The main three-story building, with its treehouse-like decks jutting along a 450-foot cliff overlooking the lake, was badly damaged, Hudson Bend Fire Chief Bruce Watson said. About 25 of the 40 decks, the restaurant's main entrance and a courtyard were destroyed. Damage estimates topped $1 million.
Hailed as one of Texas' top 10 tourist attractions, the Oasis drew an average of a million customers annually from all 50 states and several other countries. [Owner Beau] Theriot said he has seen people wearing Oasis T-shirts while traveling in Mexico City, Bangkok and Paris.
The restaurant hosted weddings, receptions and countless company parties. It also featured Sunday night salsa dancing and live music. Theriot likened it to a cruise-ship atmosphere.
On a given night, nearly 2,000 customers would pack the place, with crowds outside often waiting up to a couple of hours for a table.
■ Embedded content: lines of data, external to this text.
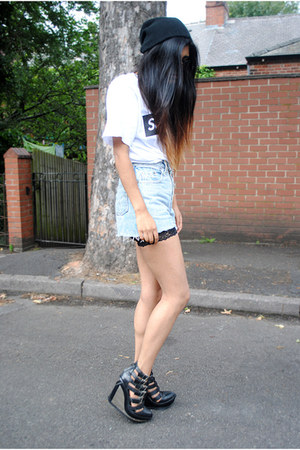 Jeffrey Campbell wedges - vintage levis Levis shorts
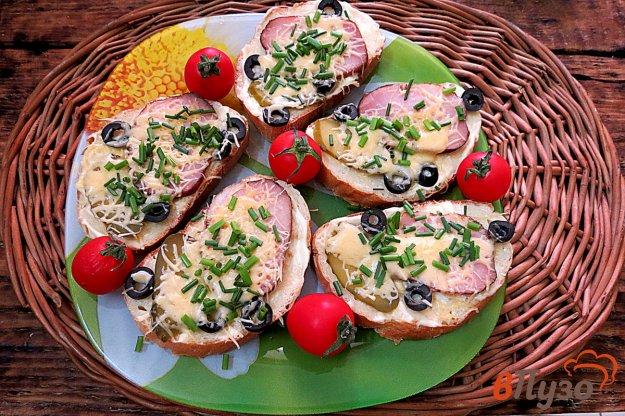 фото рецепта: Горячие бутерброды с ветчиной и сыром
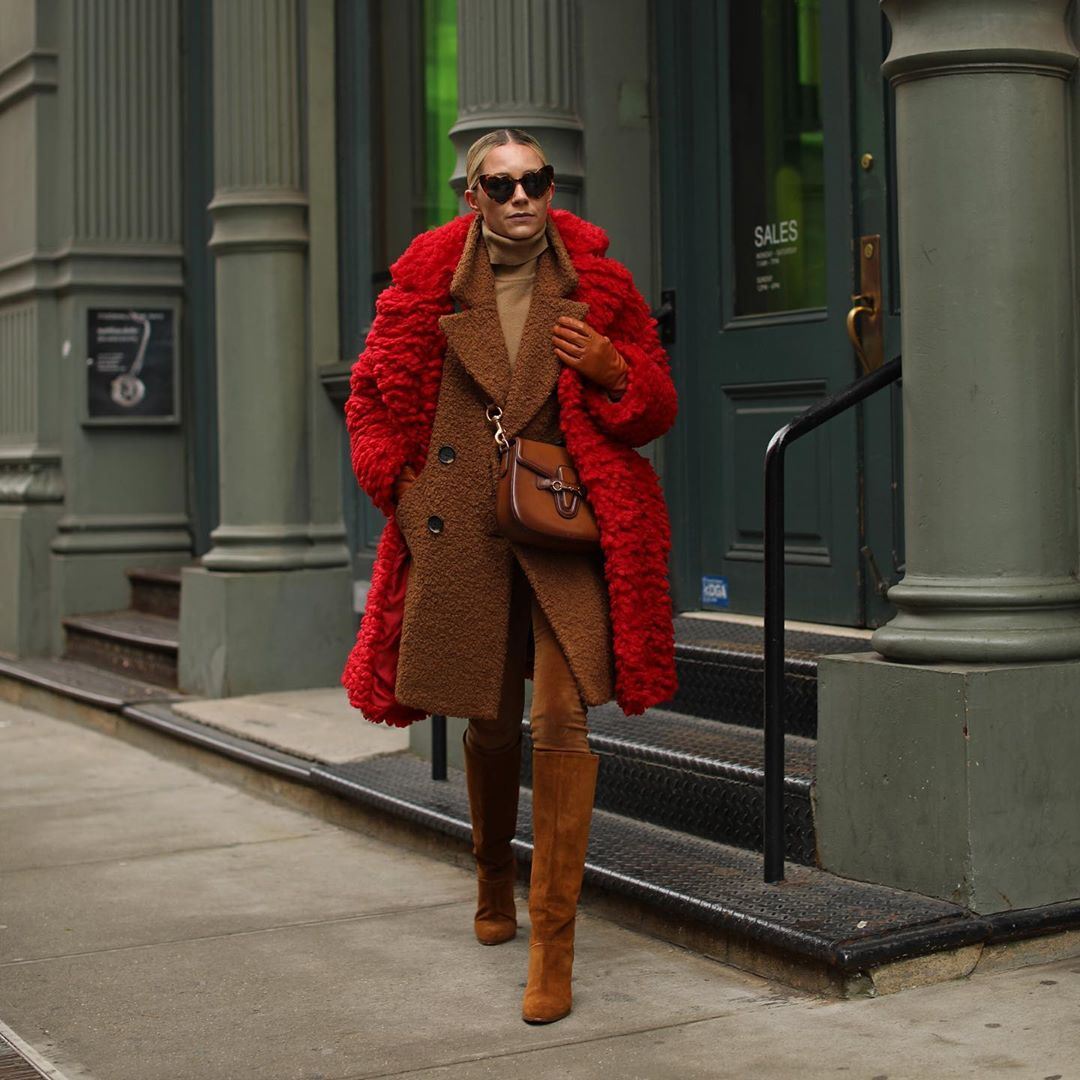 bag brown bag gucci bag brown boots suede boots knee high boots skinny pants brown coat double breasted red coat faux fur coat turtleneck leather gloves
"The Oasis is an icon of all the fun and entertainment and joy and life on Lake Travis," said Sherrie Hitt, one of dozens of loyal patrons who came to the lake early Wednesday to see the devastation. She stood near Mansfield Dam, peering across Lake Travis through binoculars.
Theriot had opened his first restaurant in 1973 when he was 26: the Brownstone Restaurant, which combined his love of food and antiques. He later opened his own gallery and launched Cafe Adobe in Houston's eclectic Montrose neighborhood.
He came to Lake Travis to build a weekend home. But after watching several sunsets from the edge of a nearby cliff, he decided he should build a restaurant there. Theriot said he bought the 500-acre tract for $1.5 million in 1979 with no particular plan.
By 1982, he had completed renovation of the ramshackle ranch house, the only structure on the property. Theriot said his initial plan was to offer a simple menu of hamburgers and beer to lake visitors.
After a couple of years, he decided to expand. He began adding decks on the side of the cliff, offering more visitors a view of sunsets over the nearby hills. Soon after it opened, restaurant workers began a tradition that continued through Tuesday: the ringing of a sunset bell followed by a standing ovation.
Theriot kept adding decks and expanded the menu to include Mexican cuisine, salads and other entrees.